Psychiatrist Urges LASG To Help Distressed And Abandoned Mental Patients

 

Brigadier General Gbenga Okulate (Rtd), a Psychiatrist for the Nigeria Military Hospital Yaba (NMHY), made an appeal to the Lagos state government to help the distressed and abandoned psychiatric patients that were roving the streets in the state. He said that the mental health patients roaming around on the roads not only constituted as a danger to themselves but to others and property as well. He added that they also constituted as a nuisance to both the environment and society at large. He states that psychiatric patients on the roads of Nigeria constituted to only about 20 percent of the total number of individuals with mental health challenges in the country.

Okulate described them as “just unfortunate citizens” who, for uncertain reasons, had been abandoned by their families and relatives to roam the streets. According to him, there are a lot of people with mental health challenges; but they were able to overcome such a situation due to their luck from having either a caring or wealthy family. He, however, explains that the ability for one to overcome and be cured of a mental illness depended mostly on the type of medication that they were given, its severity and the causative factors.

“People should remember that these indigent and abandoned patients were human beings and still part of the society. The state government needs to step up efforts in the care and rehabilitation of the mentally ill patients on the streets of the state, so as to clear them off the roads because they constituted nuisance to the society.”

Okulate called for the establishment of more rehabilitation centres not only in Lagos state, but across others states of the Federation as well as there are numerous psychiatric patients on the roads of Nigeria that could be gathered for care, treatment and rehabilitation saying that, “Lagos state has a rehabilitation centre at Ejiro, but that is not enough for a populated state like Lagos. A lot of people with mental health challenges were roaming the roads helplessly. Let the government build more rehabilitation centres where these people can be cared for, because mental health illness like every other sickness, is curable. We are also calling on good spirited Nigerians, especially philanthropists, groups and faith-based organisations, to come to the rescue of these vulnerable set of people.”
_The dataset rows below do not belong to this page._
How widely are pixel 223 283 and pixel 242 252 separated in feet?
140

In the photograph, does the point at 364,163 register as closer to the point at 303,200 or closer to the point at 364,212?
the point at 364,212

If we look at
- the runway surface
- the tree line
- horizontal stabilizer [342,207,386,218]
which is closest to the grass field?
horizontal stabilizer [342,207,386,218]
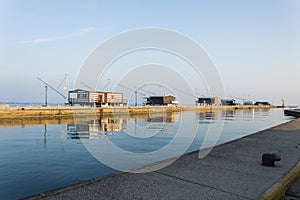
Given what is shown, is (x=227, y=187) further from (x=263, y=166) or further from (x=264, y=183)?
(x=263, y=166)

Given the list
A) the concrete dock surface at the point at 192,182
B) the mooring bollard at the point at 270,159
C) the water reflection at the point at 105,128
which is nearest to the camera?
the concrete dock surface at the point at 192,182

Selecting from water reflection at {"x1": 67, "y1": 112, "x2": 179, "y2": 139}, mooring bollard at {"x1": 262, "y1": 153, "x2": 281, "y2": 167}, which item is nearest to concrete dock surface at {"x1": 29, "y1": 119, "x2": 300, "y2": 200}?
mooring bollard at {"x1": 262, "y1": 153, "x2": 281, "y2": 167}

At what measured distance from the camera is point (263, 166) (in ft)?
25.4

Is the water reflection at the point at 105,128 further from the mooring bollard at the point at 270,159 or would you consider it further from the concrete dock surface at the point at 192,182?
the mooring bollard at the point at 270,159

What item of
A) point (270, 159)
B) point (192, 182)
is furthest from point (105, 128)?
point (192, 182)

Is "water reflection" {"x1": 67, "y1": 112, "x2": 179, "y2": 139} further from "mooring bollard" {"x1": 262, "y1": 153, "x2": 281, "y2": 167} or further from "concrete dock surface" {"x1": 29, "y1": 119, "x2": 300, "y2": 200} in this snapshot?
"mooring bollard" {"x1": 262, "y1": 153, "x2": 281, "y2": 167}

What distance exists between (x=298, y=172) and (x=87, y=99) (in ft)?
211

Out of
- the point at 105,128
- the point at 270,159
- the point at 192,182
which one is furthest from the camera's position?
the point at 105,128

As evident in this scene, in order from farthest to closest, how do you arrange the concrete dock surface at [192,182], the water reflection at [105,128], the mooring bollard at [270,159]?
1. the water reflection at [105,128]
2. the mooring bollard at [270,159]
3. the concrete dock surface at [192,182]

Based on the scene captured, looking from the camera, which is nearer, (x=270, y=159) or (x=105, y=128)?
(x=270, y=159)

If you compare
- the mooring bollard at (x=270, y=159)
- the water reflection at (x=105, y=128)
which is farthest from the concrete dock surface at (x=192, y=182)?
the water reflection at (x=105, y=128)

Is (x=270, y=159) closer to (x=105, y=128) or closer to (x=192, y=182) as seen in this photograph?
(x=192, y=182)

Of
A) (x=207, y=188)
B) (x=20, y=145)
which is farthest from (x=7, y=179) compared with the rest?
(x=20, y=145)

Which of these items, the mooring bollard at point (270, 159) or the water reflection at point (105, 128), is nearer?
the mooring bollard at point (270, 159)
Mrs Veronica Ezeh, an advocate for mental health, contributed, saying that the psychiatric patients on the streets/roads might be able contribute to economic development if cured, rehabilitated and reintegrated into the society. Mrs. Ezeh, the Founder of Adicare Rehabilitation Home, a Nongovernmental Organization, said that there were many cases where rehabilitated mental health patients were able to become productive again; going about their normal businesses and fending for their families. According to her, the NGO often moved around to pick some of the non-aggressive psychiatric patients on the street to care for, treat and rehabilitate them.
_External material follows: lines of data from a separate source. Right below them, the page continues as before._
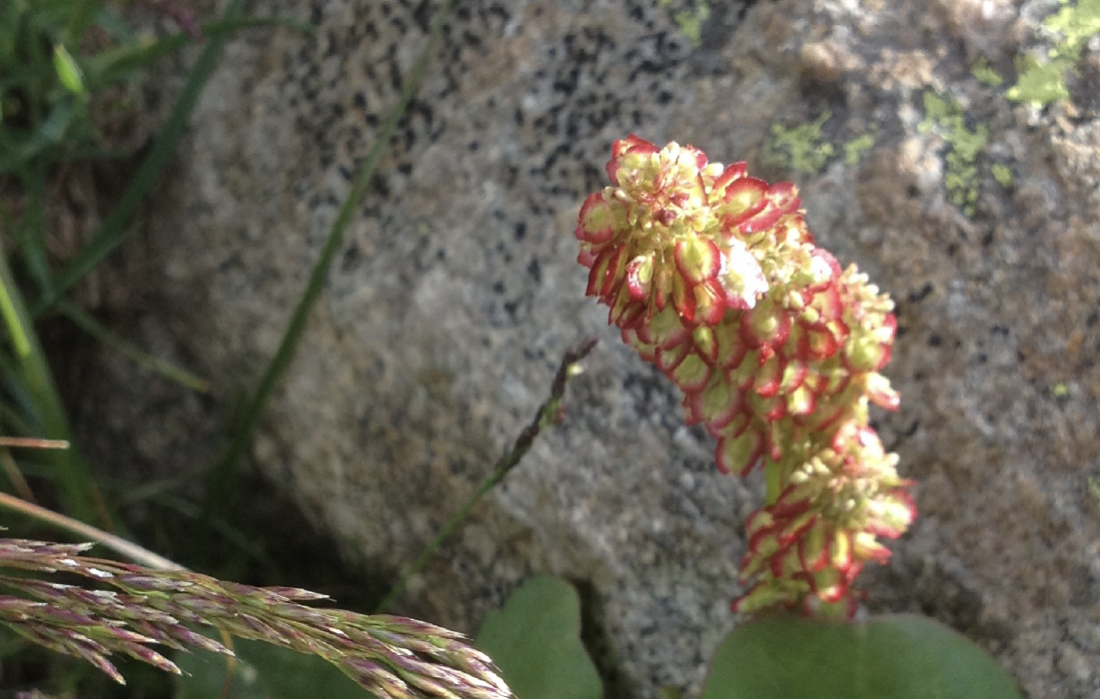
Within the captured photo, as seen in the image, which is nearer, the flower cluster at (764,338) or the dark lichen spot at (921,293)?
the flower cluster at (764,338)

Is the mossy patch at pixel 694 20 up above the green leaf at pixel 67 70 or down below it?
below

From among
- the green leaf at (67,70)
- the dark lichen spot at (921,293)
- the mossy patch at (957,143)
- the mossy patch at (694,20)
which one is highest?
the green leaf at (67,70)

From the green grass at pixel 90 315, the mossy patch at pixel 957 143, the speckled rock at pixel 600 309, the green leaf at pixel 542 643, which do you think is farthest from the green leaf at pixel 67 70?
the mossy patch at pixel 957 143

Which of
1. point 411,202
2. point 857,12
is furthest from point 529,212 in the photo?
point 857,12

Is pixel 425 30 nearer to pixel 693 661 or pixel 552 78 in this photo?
pixel 552 78

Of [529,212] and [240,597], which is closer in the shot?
[240,597]

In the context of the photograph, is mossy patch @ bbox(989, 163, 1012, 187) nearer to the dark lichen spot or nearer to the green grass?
the dark lichen spot

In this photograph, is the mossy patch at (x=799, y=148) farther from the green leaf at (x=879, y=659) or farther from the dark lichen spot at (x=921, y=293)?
the green leaf at (x=879, y=659)

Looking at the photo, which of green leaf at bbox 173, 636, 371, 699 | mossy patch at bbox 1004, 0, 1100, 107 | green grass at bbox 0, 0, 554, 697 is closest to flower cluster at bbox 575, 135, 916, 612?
mossy patch at bbox 1004, 0, 1100, 107
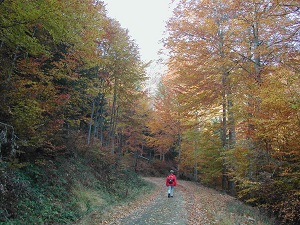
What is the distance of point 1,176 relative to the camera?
19.3 ft

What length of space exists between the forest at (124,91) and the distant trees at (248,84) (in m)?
0.06

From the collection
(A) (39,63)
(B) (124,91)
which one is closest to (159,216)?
(A) (39,63)

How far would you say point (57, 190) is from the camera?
8570mm

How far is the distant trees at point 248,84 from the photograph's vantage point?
8.16m

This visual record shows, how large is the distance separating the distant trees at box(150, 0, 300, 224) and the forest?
0.21 feet

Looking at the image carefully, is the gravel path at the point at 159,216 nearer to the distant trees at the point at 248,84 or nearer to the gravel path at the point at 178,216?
the gravel path at the point at 178,216

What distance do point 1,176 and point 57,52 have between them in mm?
6747

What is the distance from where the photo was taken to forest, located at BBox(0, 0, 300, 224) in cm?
709

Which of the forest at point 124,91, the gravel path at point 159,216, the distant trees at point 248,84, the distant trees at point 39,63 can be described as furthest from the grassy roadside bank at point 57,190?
the distant trees at point 248,84

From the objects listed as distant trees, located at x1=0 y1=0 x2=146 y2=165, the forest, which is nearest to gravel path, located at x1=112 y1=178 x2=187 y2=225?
the forest

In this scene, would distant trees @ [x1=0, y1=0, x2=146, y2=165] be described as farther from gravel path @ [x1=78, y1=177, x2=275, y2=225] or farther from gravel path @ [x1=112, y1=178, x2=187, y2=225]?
gravel path @ [x1=112, y1=178, x2=187, y2=225]

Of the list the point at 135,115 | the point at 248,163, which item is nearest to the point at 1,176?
the point at 248,163

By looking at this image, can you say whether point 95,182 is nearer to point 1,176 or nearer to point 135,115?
point 1,176

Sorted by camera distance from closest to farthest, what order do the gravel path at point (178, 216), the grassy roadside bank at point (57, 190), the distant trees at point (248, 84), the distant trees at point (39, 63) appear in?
the grassy roadside bank at point (57, 190)
the distant trees at point (39, 63)
the gravel path at point (178, 216)
the distant trees at point (248, 84)
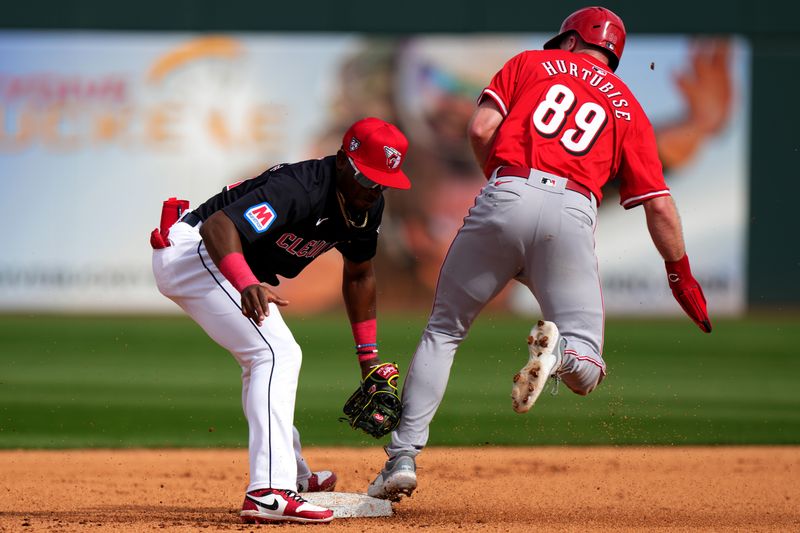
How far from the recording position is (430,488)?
504 cm

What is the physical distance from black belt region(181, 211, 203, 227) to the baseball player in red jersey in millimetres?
964

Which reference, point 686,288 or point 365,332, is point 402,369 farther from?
point 686,288

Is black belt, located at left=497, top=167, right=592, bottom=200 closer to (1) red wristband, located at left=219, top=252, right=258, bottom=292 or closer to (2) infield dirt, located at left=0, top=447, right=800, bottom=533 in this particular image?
(1) red wristband, located at left=219, top=252, right=258, bottom=292

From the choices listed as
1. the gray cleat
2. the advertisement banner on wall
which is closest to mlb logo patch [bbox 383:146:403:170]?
the gray cleat

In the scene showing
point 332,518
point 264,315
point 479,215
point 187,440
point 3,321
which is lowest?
point 3,321

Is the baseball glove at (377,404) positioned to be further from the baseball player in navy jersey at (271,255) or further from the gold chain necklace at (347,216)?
the gold chain necklace at (347,216)

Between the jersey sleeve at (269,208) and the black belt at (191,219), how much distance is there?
337 millimetres

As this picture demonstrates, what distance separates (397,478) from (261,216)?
1057 mm

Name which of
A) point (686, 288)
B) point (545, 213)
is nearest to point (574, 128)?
point (545, 213)

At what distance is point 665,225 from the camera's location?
4.23 m

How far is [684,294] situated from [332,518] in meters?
1.61

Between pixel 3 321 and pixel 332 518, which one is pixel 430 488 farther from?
pixel 3 321

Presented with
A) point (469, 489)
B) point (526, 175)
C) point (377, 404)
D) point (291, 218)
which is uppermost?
point (526, 175)

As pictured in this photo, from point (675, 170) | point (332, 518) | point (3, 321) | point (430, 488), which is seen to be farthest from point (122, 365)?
point (675, 170)
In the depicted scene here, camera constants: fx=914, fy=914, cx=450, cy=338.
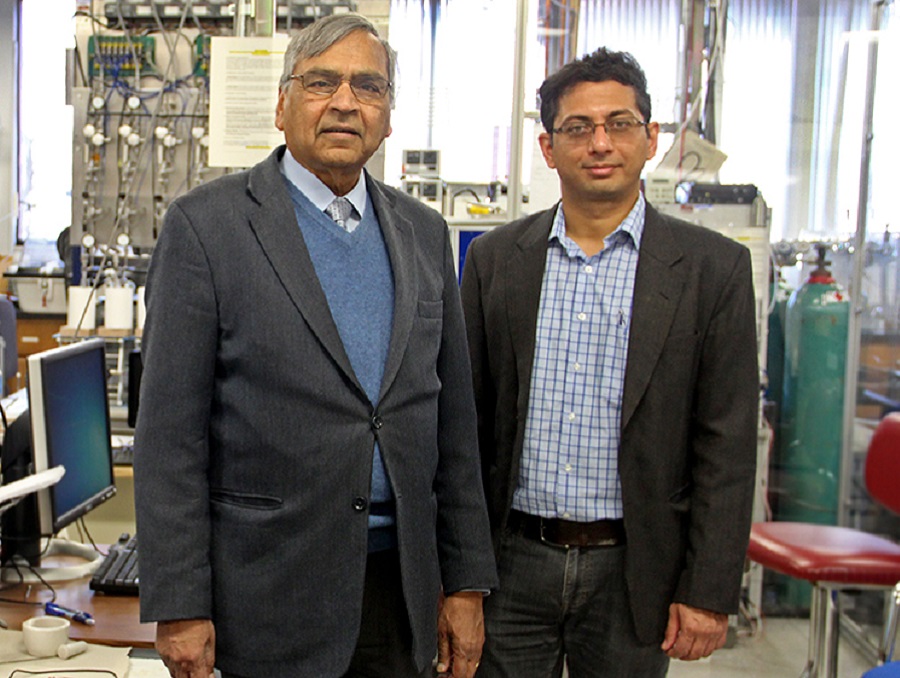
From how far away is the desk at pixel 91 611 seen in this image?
5.19 feet

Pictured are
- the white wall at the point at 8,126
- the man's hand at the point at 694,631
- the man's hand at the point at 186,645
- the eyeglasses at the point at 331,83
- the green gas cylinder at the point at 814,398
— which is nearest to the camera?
the man's hand at the point at 186,645

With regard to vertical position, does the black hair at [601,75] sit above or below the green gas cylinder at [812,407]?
above

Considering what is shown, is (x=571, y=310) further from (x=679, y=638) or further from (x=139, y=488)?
(x=139, y=488)

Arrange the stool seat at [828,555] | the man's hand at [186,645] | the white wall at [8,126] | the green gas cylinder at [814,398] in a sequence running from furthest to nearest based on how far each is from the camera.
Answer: the white wall at [8,126]
the green gas cylinder at [814,398]
the stool seat at [828,555]
the man's hand at [186,645]

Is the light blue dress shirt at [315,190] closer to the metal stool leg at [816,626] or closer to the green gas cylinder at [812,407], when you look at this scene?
the metal stool leg at [816,626]

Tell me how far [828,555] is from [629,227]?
122 cm

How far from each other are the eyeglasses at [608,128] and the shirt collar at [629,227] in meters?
0.13

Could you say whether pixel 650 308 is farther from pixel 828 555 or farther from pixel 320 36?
pixel 828 555

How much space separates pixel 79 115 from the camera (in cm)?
395

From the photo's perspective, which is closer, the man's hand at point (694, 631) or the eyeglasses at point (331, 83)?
the eyeglasses at point (331, 83)

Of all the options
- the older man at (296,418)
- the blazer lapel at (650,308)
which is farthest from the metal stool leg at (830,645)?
the older man at (296,418)

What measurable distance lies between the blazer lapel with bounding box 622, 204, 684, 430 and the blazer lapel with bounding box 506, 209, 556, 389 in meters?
0.17

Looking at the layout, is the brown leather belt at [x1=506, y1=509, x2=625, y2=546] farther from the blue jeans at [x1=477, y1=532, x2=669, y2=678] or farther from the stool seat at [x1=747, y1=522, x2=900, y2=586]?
the stool seat at [x1=747, y1=522, x2=900, y2=586]

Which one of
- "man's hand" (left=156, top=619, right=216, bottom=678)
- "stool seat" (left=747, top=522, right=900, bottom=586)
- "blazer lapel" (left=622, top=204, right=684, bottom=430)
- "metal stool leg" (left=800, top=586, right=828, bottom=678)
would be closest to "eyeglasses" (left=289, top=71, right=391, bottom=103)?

“When they became normal after the treatment and rehabilitation, for a few of them – their relatives come for them and offset their bills, while for others nobody comes for them. So, I solicit for philanthropic gestures to offset the patients’ bills and meet up their daily needs.”

Ezeh said that in other countries, the government sees and takes it as a responsibility to help the unfortunate citizens, particularly those on the streets with mental health challenge. She adds that it was also the duty of the government to follow-up after their rehabilitation to work out what such persons needed in terms of shelter and gainful employment because some of them might not be able to locate their families.